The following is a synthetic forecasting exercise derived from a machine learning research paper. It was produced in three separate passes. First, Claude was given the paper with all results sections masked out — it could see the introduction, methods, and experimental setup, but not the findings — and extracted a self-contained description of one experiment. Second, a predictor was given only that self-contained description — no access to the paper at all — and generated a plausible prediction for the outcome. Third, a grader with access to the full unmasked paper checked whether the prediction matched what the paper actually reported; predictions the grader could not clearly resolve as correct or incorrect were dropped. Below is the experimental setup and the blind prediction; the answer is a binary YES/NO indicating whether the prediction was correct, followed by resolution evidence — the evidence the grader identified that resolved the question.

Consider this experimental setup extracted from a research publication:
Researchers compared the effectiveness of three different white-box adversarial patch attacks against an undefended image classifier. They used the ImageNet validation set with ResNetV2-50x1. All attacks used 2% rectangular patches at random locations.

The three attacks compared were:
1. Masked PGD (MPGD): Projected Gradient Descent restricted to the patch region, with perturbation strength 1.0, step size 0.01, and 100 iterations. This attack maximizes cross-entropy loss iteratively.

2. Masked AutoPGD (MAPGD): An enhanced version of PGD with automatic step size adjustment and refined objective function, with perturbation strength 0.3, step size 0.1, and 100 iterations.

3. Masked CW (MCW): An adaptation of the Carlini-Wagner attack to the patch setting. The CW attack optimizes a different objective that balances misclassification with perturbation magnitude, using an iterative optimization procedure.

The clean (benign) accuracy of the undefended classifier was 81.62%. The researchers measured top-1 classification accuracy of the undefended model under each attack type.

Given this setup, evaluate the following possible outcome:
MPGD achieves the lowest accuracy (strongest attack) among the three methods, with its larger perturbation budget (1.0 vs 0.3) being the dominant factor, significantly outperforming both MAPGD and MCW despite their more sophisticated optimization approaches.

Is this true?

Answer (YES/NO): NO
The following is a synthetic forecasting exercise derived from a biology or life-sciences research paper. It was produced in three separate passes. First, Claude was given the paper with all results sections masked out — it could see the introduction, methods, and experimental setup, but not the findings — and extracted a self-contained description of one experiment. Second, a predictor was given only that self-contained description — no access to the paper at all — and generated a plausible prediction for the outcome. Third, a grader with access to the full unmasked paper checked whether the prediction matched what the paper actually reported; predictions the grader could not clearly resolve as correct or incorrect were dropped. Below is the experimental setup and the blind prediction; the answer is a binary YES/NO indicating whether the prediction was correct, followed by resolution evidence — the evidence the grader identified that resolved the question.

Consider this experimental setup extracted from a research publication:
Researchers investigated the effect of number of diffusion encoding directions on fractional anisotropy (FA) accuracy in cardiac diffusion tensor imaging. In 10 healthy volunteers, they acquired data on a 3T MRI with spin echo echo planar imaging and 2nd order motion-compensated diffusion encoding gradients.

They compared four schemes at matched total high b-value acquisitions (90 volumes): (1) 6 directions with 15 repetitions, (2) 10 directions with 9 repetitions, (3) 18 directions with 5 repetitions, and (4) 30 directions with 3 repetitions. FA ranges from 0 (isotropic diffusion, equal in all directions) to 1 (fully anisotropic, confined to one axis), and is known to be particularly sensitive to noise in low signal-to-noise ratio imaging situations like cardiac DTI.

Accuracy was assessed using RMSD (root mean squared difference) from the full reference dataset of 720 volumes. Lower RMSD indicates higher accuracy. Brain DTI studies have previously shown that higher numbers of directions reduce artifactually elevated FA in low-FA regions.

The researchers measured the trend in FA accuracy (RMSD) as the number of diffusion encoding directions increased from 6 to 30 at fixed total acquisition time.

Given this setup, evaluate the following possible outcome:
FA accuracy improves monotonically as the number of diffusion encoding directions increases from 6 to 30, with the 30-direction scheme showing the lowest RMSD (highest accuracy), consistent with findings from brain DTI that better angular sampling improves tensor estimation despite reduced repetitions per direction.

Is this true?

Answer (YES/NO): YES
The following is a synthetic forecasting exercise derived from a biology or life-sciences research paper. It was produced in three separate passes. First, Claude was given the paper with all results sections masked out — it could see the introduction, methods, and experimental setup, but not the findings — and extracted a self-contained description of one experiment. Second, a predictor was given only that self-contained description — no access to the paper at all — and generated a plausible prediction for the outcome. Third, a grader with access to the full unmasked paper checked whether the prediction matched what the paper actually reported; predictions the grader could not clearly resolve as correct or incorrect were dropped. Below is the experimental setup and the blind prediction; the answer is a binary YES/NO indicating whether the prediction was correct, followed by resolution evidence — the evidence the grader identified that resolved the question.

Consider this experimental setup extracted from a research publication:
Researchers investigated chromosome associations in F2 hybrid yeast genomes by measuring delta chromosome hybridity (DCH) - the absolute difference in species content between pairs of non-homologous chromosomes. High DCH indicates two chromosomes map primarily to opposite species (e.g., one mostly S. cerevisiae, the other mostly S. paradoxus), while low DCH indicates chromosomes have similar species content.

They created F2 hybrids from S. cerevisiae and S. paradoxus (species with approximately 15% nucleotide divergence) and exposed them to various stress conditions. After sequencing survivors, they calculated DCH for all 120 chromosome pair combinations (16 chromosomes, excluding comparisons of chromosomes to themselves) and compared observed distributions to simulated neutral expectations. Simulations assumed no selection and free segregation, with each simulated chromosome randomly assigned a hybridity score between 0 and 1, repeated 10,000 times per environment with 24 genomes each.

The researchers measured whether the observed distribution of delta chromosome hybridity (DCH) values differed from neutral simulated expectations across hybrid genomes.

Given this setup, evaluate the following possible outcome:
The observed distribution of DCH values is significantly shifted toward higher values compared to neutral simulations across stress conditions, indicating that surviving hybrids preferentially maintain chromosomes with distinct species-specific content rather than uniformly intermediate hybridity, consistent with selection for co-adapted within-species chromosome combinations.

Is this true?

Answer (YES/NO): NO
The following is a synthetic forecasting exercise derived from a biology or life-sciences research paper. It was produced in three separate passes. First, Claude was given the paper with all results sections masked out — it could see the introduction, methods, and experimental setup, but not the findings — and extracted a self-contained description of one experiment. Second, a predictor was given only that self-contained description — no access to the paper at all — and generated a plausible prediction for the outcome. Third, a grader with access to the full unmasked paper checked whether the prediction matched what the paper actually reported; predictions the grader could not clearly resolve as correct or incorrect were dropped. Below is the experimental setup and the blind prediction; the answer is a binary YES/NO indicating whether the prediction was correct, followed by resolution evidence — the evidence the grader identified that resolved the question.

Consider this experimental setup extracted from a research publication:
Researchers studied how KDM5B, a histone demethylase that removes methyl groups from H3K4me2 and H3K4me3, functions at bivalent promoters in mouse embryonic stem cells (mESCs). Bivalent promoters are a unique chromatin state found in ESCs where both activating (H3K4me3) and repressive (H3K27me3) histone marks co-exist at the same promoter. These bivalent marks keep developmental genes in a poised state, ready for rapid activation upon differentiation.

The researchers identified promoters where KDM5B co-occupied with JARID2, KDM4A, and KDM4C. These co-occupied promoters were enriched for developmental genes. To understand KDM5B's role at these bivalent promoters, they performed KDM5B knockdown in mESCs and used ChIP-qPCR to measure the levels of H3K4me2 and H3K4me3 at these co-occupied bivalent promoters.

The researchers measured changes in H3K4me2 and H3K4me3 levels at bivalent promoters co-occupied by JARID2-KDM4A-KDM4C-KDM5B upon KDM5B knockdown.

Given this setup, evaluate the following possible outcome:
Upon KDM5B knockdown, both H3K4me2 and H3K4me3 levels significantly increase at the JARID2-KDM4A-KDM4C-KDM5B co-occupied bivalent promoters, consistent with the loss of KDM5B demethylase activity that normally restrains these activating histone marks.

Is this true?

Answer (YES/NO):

|---|

### [What you should do]
Without changing a single word, reproduce the entries above.

### [Exercise answer]
The following is a synthetic forecasting exercise derived from a machine learning research paper. It was produced in three separate passes. First, Claude was given the paper with all results sections masked out — it could see the introduction, methods, and experimental setup, but not the findings — and extracted a self-contained description of one experiment. Second, a predictor was given only that self-contained description — no access to the paper at all — and generated a plausible prediction for the outcome. Third, a grader with access to the full unmasked paper checked whether the prediction matched what the paper actually reported; predictions the grader could not clearly resolve as correct or incorrect were dropped. Below is the experimental setup and the blind prediction; the answer is a binary YES/NO indicating whether the prediction was correct, followed by resolution evidence — the evidence the grader identified that resolved the question.

Consider this experimental setup extracted from a research publication:
Researchers compared the effectiveness of three different white-box adversarial patch attacks against an undefended image classifier. They used the ImageNet validation set with ResNetV2-50x1. All attacks used 2% rectangular patches at random locations.

The three attacks compared were:
1. Masked PGD (MPGD): Projected Gradient Descent restricted to the patch region, with perturbation strength 1.0, step size 0.01, and 100 iterations. This attack maximizes cross-entropy loss iteratively.

2. Masked AutoPGD (MAPGD): An enhanced version of PGD with automatic step size adjustment and refined objective function, with perturbation strength 0.3, step size 0.1, and 100 iterations.

3. Masked CW (MCW): An adaptation of the Carlini-Wagner attack to the patch setting. The CW attack optimizes a different objective that balances misclassification with perturbation magnitude, using an iterative optimization procedure.

The clean (benign) accuracy of the undefended classifier was 81.62%. The researchers measured top-1 classification accuracy of the undefended model under each attack type.

Given this setup, evaluate the following possible outcome:
MPGD achieves the lowest accuracy (strongest attack) among the three methods, with its larger perturbation budget (1.0 vs 0.3) being the dominant factor, significantly outperforming both MAPGD and MCW despite their more sophisticated optimization approaches.

Is this true?

Answer (YES/NO): NO
The following is a synthetic forecasting exercise derived from a biology or life-sciences research paper. It was produced in three separate passes. First, Claude was given the paper with all results sections masked out — it could see the introduction, methods, and experimental setup, but not the findings — and extracted a self-contained description of one experiment. Second, a predictor was given only that self-contained description — no access to the paper at all — and generated a plausible prediction for the outcome. Third, a grader with access to the full unmasked paper checked whether the prediction matched what the paper actually reported; predictions the grader could not clearly resolve as correct or incorrect were dropped. Below is the experimental setup and the blind prediction; the answer is a binary YES/NO indicating whether the prediction was correct, followed by resolution evidence — the evidence the grader identified that resolved the question.

Consider this experimental setup extracted from a research publication:
Researchers investigated the effect of number of diffusion encoding directions on fractional anisotropy (FA) accuracy in cardiac diffusion tensor imaging. In 10 healthy volunteers, they acquired data on a 3T MRI with spin echo echo planar imaging and 2nd order motion-compensated diffusion encoding gradients.

They compared four schemes at matched total high b-value acquisitions (90 volumes): (1) 6 directions with 15 repetitions, (2) 10 directions with 9 repetitions, (3) 18 directions with 5 repetitions, and (4) 30 directions with 3 repetitions. FA ranges from 0 (isotropic diffusion, equal in all directions) to 1 (fully anisotropic, confined to one axis), and is known to be particularly sensitive to noise in low signal-to-noise ratio imaging situations like cardiac DTI.

Accuracy was assessed using RMSD (root mean squared difference) from the full reference dataset of 720 volumes. Lower RMSD indicates higher accuracy. Brain DTI studies have previously shown that higher numbers of directions reduce artifactually elevated FA in low-FA regions.

The researchers measured the trend in FA accuracy (RMSD) as the number of diffusion encoding directions increased from 6 to 30 at fixed total acquisition time.

Given this setup, evaluate the following possible outcome:
FA accuracy improves monotonically as the number of diffusion encoding directions increases from 6 to 30, with the 30-direction scheme showing the lowest RMSD (highest accuracy), consistent with findings from brain DTI that better angular sampling improves tensor estimation despite reduced repetitions per direction.

Is this true?

Answer (YES/NO): YES
The following is a synthetic forecasting exercise derived from a biology or life-sciences research paper. It was produced in three separate passes. First, Claude was given the paper with all results sections masked out — it could see the introduction, methods, and experimental setup, but not the findings — and extracted a self-contained description of one experiment. Second, a predictor was given only that self-contained description — no access to the paper at all — and generated a plausible prediction for the outcome. Third, a grader with access to the full unmasked paper checked whether the prediction matched what the paper actually reported; predictions the grader could not clearly resolve as correct or incorrect were dropped. Below is the experimental setup and the blind prediction; the answer is a binary YES/NO indicating whether the prediction was correct, followed by resolution evidence — the evidence the grader identified that resolved the question.

Consider this experimental setup extracted from a research publication:
Researchers investigated chromosome associations in F2 hybrid yeast genomes by measuring delta chromosome hybridity (DCH) - the absolute difference in species content between pairs of non-homologous chromosomes. High DCH indicates two chromosomes map primarily to opposite species (e.g., one mostly S. cerevisiae, the other mostly S. paradoxus), while low DCH indicates chromosomes have similar species content.

They created F2 hybrids from S. cerevisiae and S. paradoxus (species with approximately 15% nucleotide divergence) and exposed them to various stress conditions. After sequencing survivors, they calculated DCH for all 120 chromosome pair combinations (16 chromosomes, excluding comparisons of chromosomes to themselves) and compared observed distributions to simulated neutral expectations. Simulations assumed no selection and free segregation, with each simulated chromosome randomly assigned a hybridity score between 0 and 1, repeated 10,000 times per environment with 24 genomes each.

The researchers measured whether the observed distribution of delta chromosome hybridity (DCH) values differed from neutral simulated expectations across hybrid genomes.

Given this setup, evaluate the following possible outcome:
The observed distribution of DCH values is significantly shifted toward higher values compared to neutral simulations across stress conditions, indicating that surviving hybrids preferentially maintain chromosomes with distinct species-specific content rather than uniformly intermediate hybridity, consistent with selection for co-adapted within-species chromosome combinations.

Is this true?

Answer (YES/NO): NO
The following is a synthetic forecasting exercise derived from a biology or life-sciences research paper. It was produced in three separate passes. First, Claude was given the paper with all results sections masked out — it could see the introduction, methods, and experimental setup, but not the findings — and extracted a self-contained description of one experiment. Second, a predictor was given only that self-contained description — no access to the paper at all — and generated a plausible prediction for the outcome. Third, a grader with access to the full unmasked paper checked whether the prediction matched what the paper actually reported; predictions the grader could not clearly resolve as correct or incorrect were dropped. Below is the experimental setup and the blind prediction; the answer is a binary YES/NO indicating whether the prediction was correct, followed by resolution evidence — the evidence the grader identified that resolved the question.

Consider this experimental setup extracted from a research publication:
Researchers studied how KDM5B, a histone demethylase that removes methyl groups from H3K4me2 and H3K4me3, functions at bivalent promoters in mouse embryonic stem cells (mESCs). Bivalent promoters are a unique chromatin state found in ESCs where both activating (H3K4me3) and repressive (H3K27me3) histone marks co-exist at the same promoter. These bivalent marks keep developmental genes in a poised state, ready for rapid activation upon differentiation.

The researchers identified promoters where KDM5B co-occupied with JARID2, KDM4A, and KDM4C. These co-occupied promoters were enriched for developmental genes. To understand KDM5B's role at these bivalent promoters, they performed KDM5B knockdown in mESCs and used ChIP-qPCR to measure the levels of H3K4me2 and H3K4me3 at these co-occupied bivalent promoters.

The researchers measured changes in H3K4me2 and H3K4me3 levels at bivalent promoters co-occupied by JARID2-KDM4A-KDM4C-KDM5B upon KDM5B knockdown.

Given this setup, evaluate the following possible outcome:
Upon KDM5B knockdown, both H3K4me2 and H3K4me3 levels significantly increase at the JARID2-KDM4A-KDM4C-KDM5B co-occupied bivalent promoters, consistent with the loss of KDM5B demethylase activity that normally restrains these activating histone marks.

Is this true?

Answer (YES/NO):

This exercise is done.